(YOUR OBJECTIVE)
From the listing that follows, reproduce only the lines from the one holding "Open uri20250913 25081 pdgfmf?1757737621" through the one holding "நீங்க தமிழ்ல சொல்லுங்க", both included, with no pictures.

(DATA FOR THIS TASK)
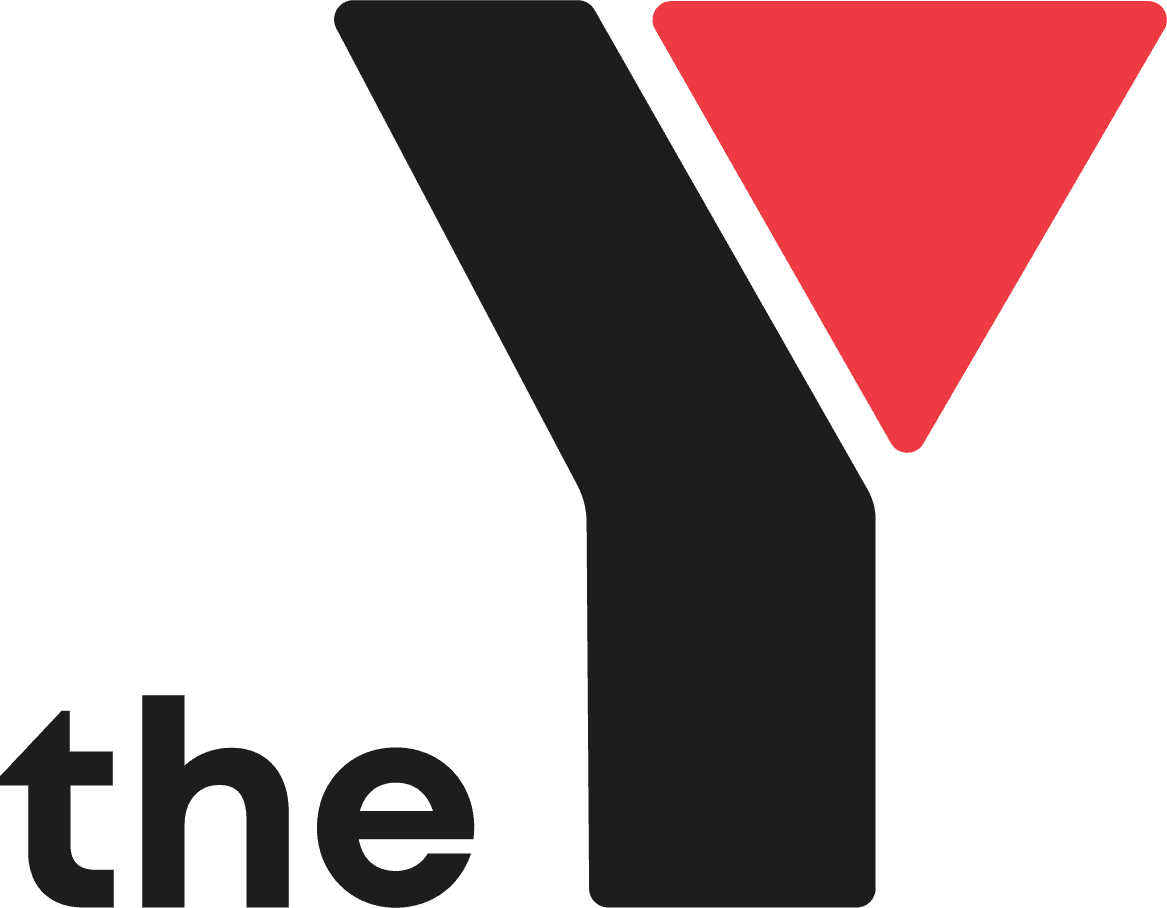 YMCA WA's logo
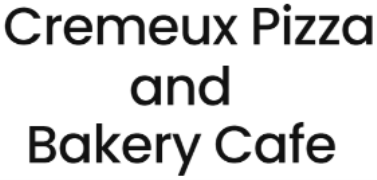 Cremeux Pizza Bakery Cafe - Margao - Goa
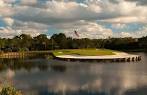 Trump National Golf Club in Jupiter, Florida, USA | GolfPass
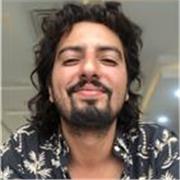 Cours particuliers (à distance) en Arabe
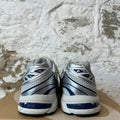 Asics GEL1130 Glacier Grey Sz 8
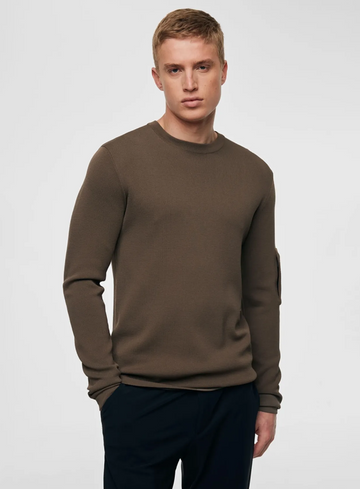 Genti Pullover k1140.3258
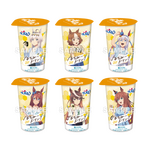 「はちみードリンク」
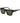 Replay Brown Acetate Sunglasses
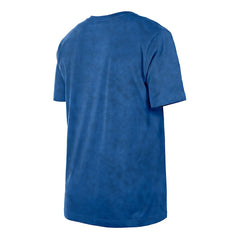 NBA Dallas Mavericks Throwback Vintage Boxy Mineral Wash T-Shirt sale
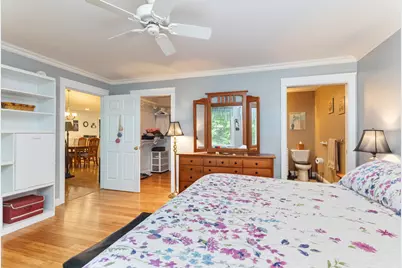 19 Mackworth Lane #19, Cumberland, ME 04110 - Photo 14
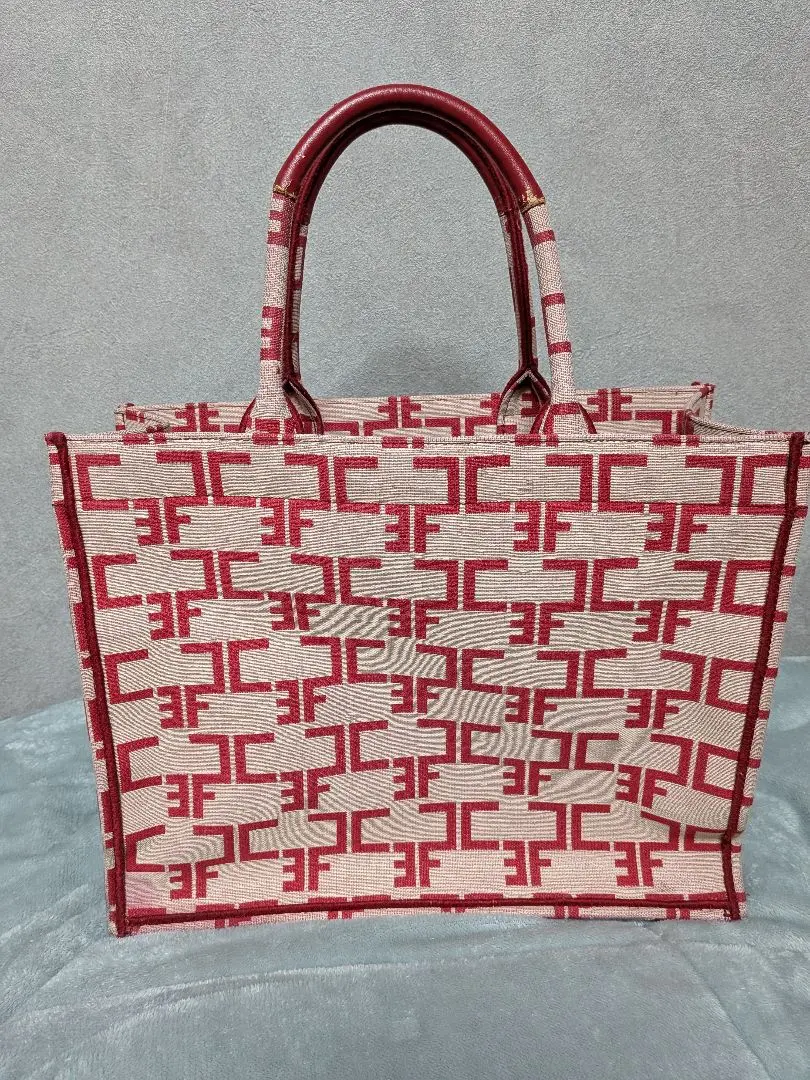 新品 エリザベッタフランキ パーティーバッグ EOT974 ショルダーバッグ ELISABETTA FRANCHI(エリザベッタ フランキ) バッグ・カバン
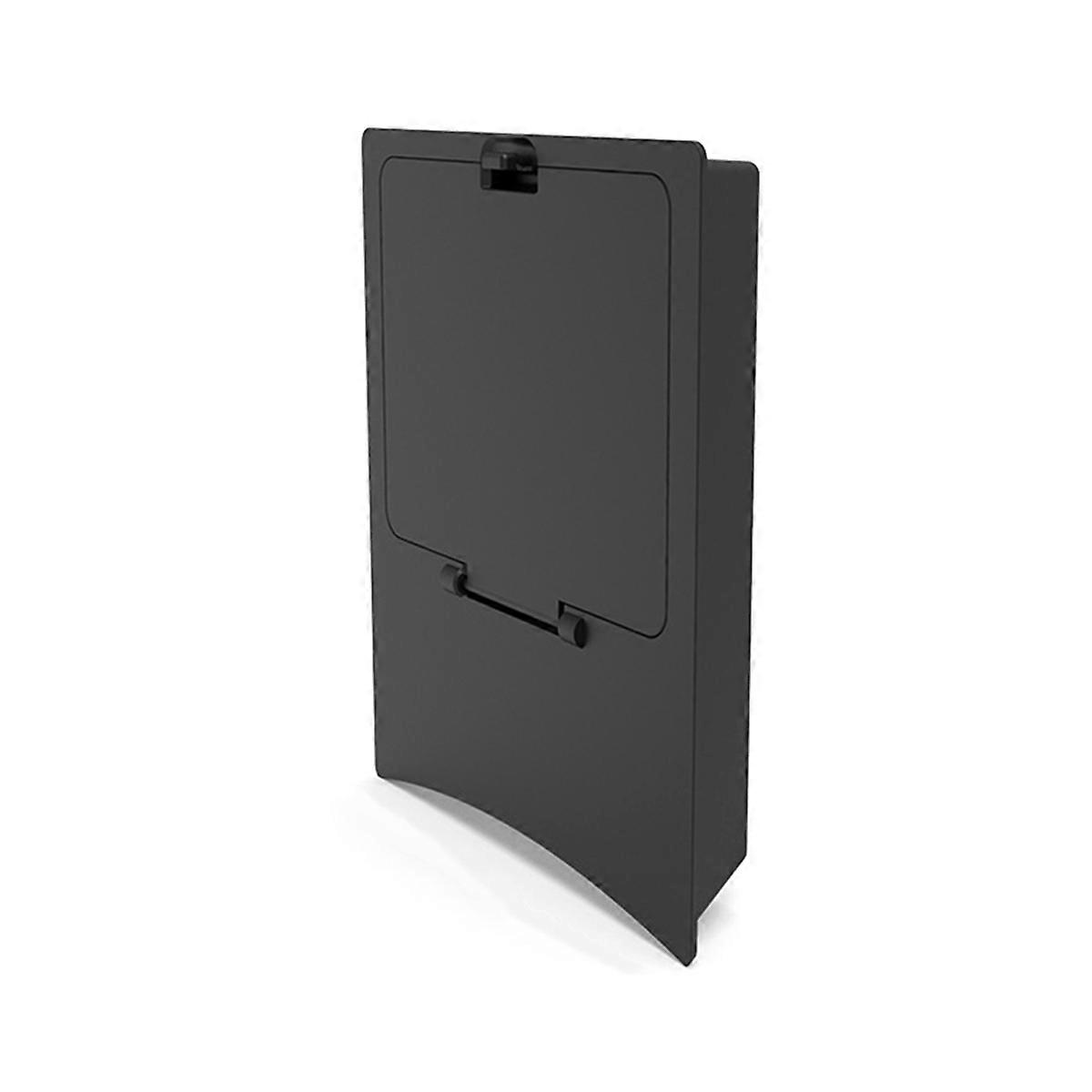 Auto Center Console Compartment Organizer for 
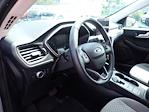 2021 Ford Escape AWD SUV for sale #H5B3159A - photo 15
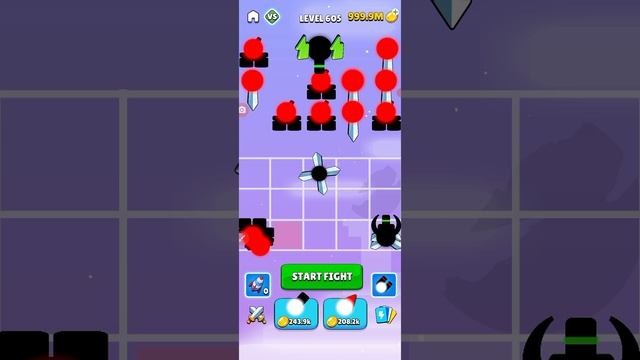 эволюция прокачанных танков. максимальный уровень level | fighter merge смотреть онлайн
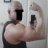 srilankanmuscle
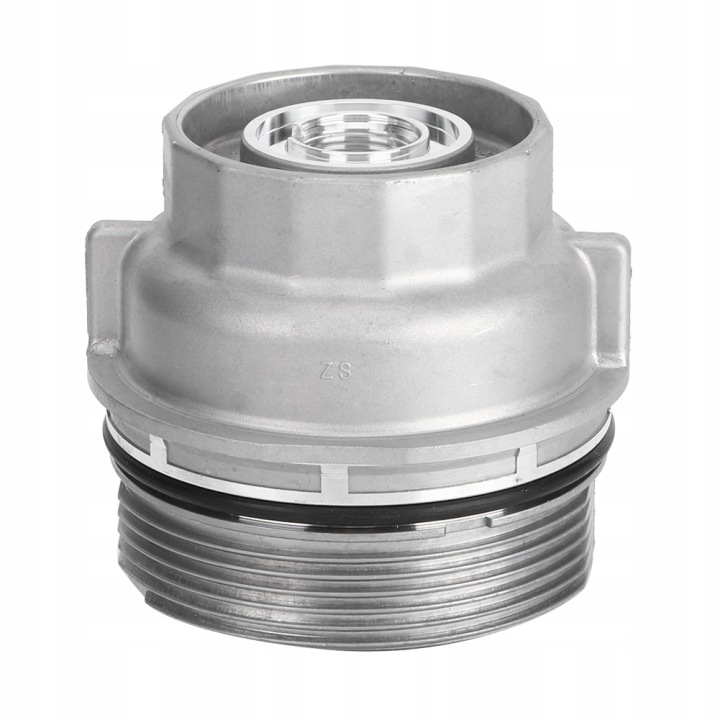REMPLACEMENT CARCASSES FILTRE HUILES 15620-31060 15643-31050 DOPASUJ VERS YZ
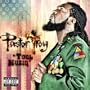 Wanting You [Explicit]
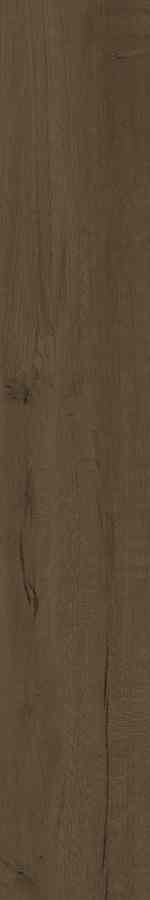 SUOMI BROWN REKT. 20X120 preview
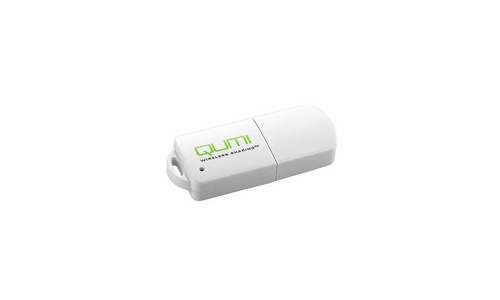 Humax USB WiFi Dongle
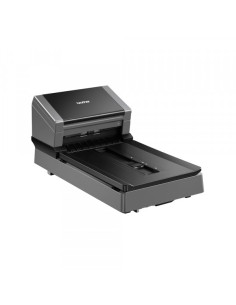 Skener Brother PDS 5000FZ1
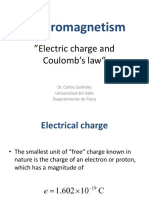 Electro 1CoulombsLaw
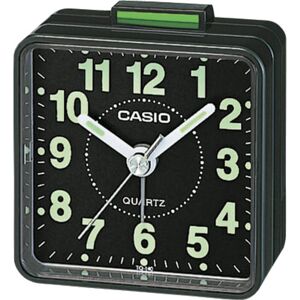 Casio Budík TQ-140-1EF (107) Casio Budík TQ-140-1EF (107)
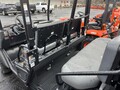 2023 Kubota RTV1140 ATVs and Utility Vehicle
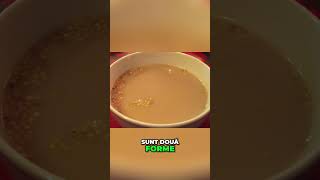Descoperă Delicii Mongolă: De la Vodka la Lapte Fermentat!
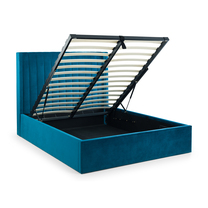 Open uri20250913 25081 pdgfmf?1757737621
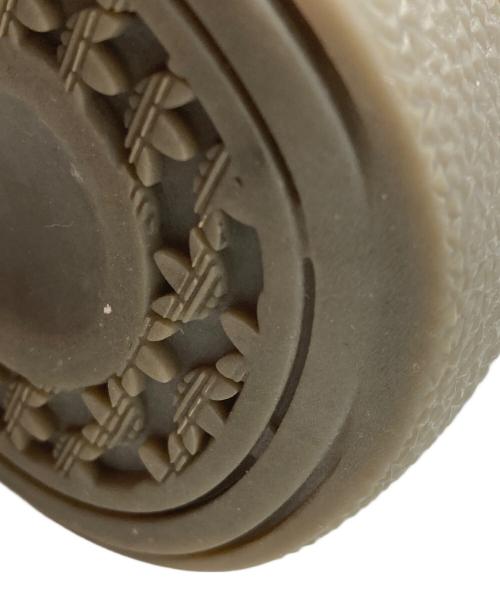 adidas（アディダス）adidas (アディダス) HANDBALL SPEZIAL ネイビー サイズ:UK8の古着・服飾アイテム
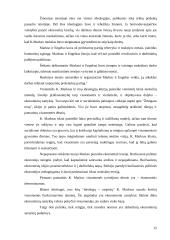 Marksistinis socializmas ir jo pradininkai 15 puslapis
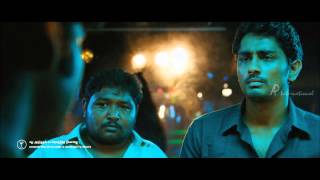 நீங்க தமிழ்ல சொல்லுங்க  Udhayam NH4 Tamil Movie  Vetri Maaran  Siddharth  Avinash Shetty [upl. by Letsyrk]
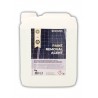 Paint Removal Agent - Biodegradable paint residue remover - PRA - ChemiTek
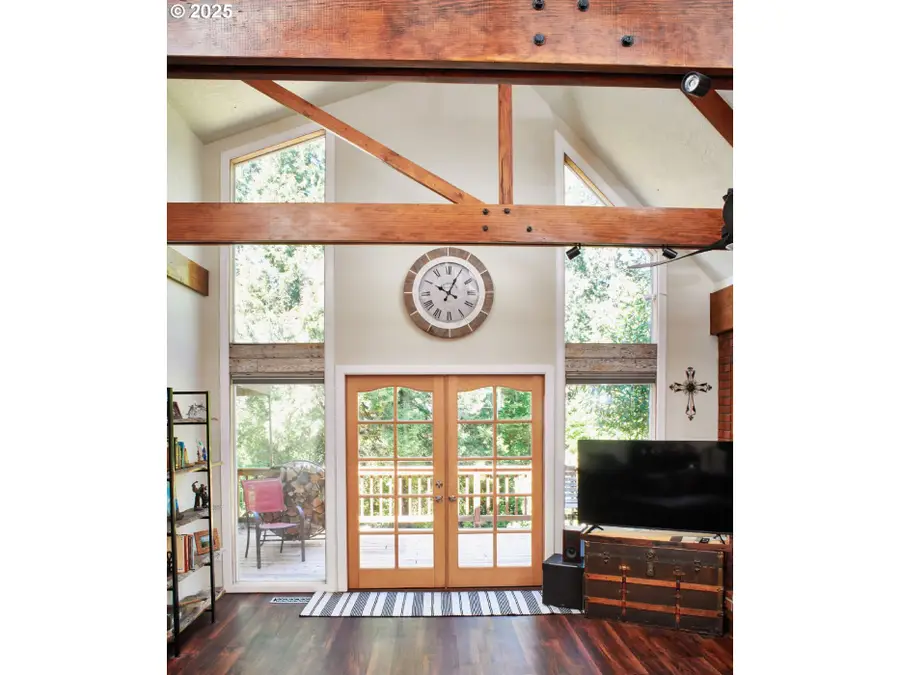 3545 SE 1st St, Gresham, OR 97080 - Image #3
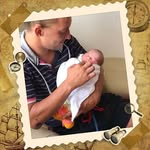 Rene Berger - @reneberger - Instagram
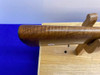 J.G. Anschütz Model 4 .22LR Blued 23" *PRE WAR ZELLA MEHLIS PRODUCTION*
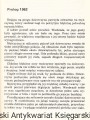 ujarzmic zlo2.jpg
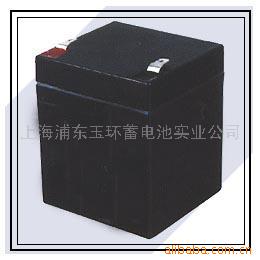 电子秤电池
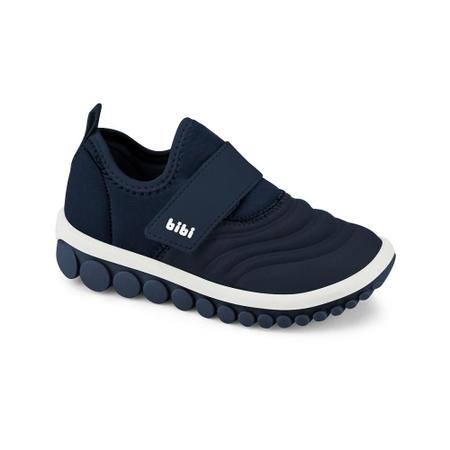 Tenis bibi infantil menino 2025
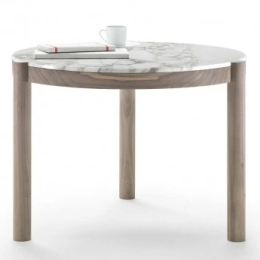 Coffee table FlexForm Gustav1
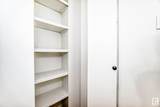 14225 82 Street - Photo 9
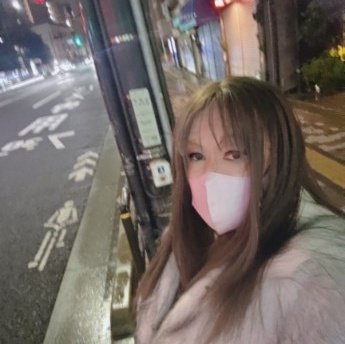 jNUvpUVwJi9EFjh's tweet photo. #新しいプロフィール画像 https://t.co/AV1t2OTRX6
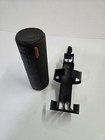 Logitech Ue Boom 2 Ultimate Ears Wireless Bluetooth Speaker W  Speaker Mount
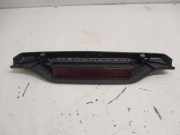 Dritte Bremsleuchte Fiat Punto II (188) Schrägheck 1.2 60 S (188.A.4000) 2003-01
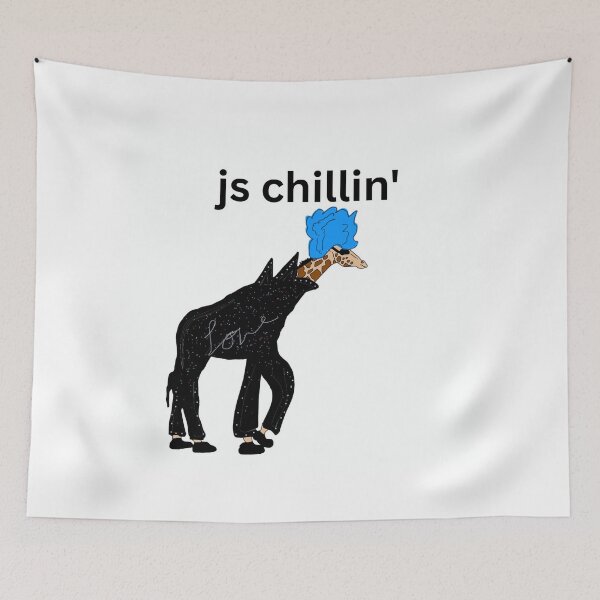 Item preview, Synthetic Leisure State designed and sold by Șifonier.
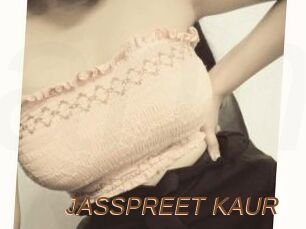 JASSPREET_KAUR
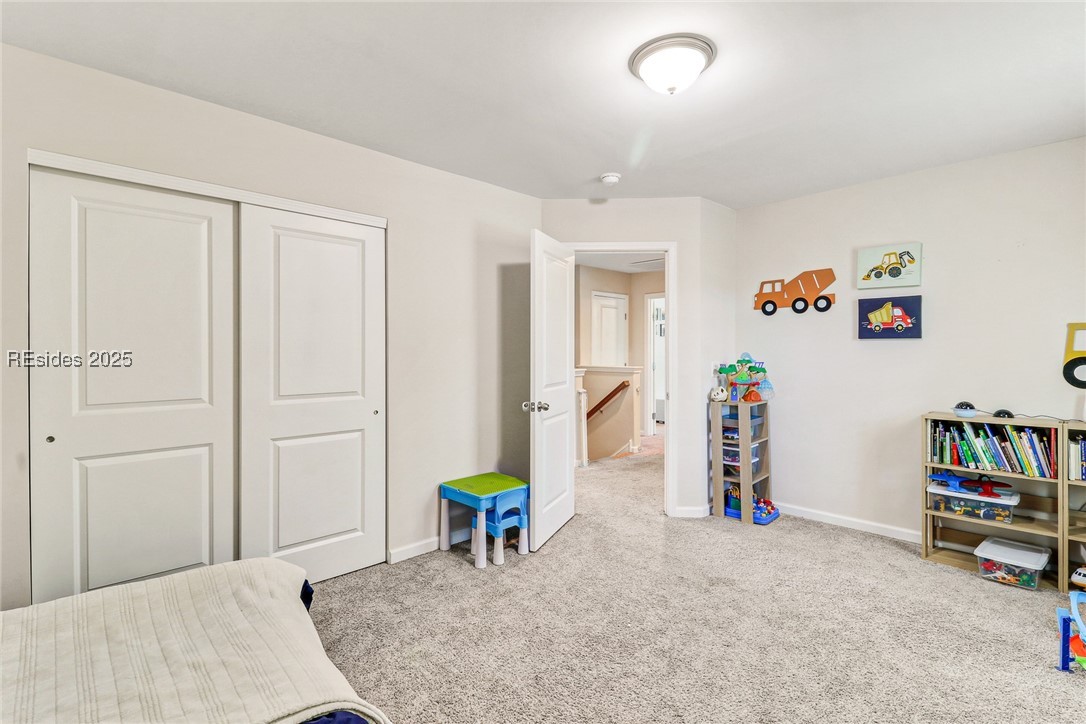 701 Ridgeland Lakes Drive, Ridgeland, South Carolina image 35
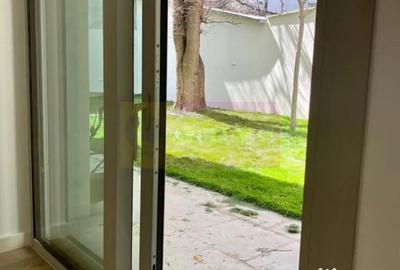 Apartament cu 4 camere decomandat în Grădina Icoanei - 17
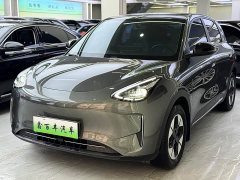 Geely Xing Yuan 2025 310km Dream Edition - ფოტო 1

(EXERCISE SOLUTION)
 Open uri20250913 25081 pdgfmf?1757737621
 adidas（アディダス）adidas (アディダス) HANDBALL SPEZIAL ネイビー サイズ:UK8の古着・服飾アイテム
 Marksistinis socializmas ir jo pradininkai 15 puslapis
 நீங்க தமிழ்ல சொல்லுங்க  Udhayam NH4 Tamil Movie  Vetri Maaran  Siddharth  Avinash Shetty [upl. by Letsyrk]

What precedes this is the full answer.